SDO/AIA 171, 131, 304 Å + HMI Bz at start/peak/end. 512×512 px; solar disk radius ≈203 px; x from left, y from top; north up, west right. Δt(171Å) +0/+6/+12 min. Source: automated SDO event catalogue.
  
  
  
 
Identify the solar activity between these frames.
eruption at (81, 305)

--

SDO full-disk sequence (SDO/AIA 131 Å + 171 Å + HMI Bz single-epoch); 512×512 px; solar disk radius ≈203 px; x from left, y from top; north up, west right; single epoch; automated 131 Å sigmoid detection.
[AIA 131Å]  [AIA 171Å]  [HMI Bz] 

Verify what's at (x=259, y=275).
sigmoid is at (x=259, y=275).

--

#### AIM OF THE EXERCISE:
Within the data above, the span starting at the line containing "SDO full-disk sequence" and ending at the line containing "sigmoid is at (x=259, y=275)." is to be retyped exactly, with no other lines.

#### RESULT:
SDO full-disk sequence (SDO/AIA 131 Å + 171 Å + HMI Bz single-epoch); 512×512 px; solar disk radius ≈203 px; x from left, y from top; north up, west right; single epoch; automated 131 Å sigmoid detection.
[AIA 131Å]  [AIA 171Å]  [HMI Bz] 

Verify what's at (x=259, y=275).
sigmoid is at (x=259, y=275).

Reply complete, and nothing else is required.